• What you should do
Rewrite the lines below, replacing "shelf" with "cabinet" and leaving everything else unchanged.

• Material supplied
■ ■ ■ ■
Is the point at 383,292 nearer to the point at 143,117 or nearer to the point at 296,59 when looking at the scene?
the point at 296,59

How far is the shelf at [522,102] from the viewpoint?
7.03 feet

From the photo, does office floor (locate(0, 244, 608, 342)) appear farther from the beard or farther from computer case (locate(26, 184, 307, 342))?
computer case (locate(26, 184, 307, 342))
■ ■ ■ ■
• Complete output
Is the point at 383,292 nearer to the point at 143,117 or nearer to the point at 296,59 when looking at the scene?
the point at 296,59

How far is the cabinet at [522,102] from the viewpoint?
7.03 feet

From the photo, does office floor (locate(0, 244, 608, 342)) appear farther from the beard or farther from computer case (locate(26, 184, 307, 342))?
computer case (locate(26, 184, 307, 342))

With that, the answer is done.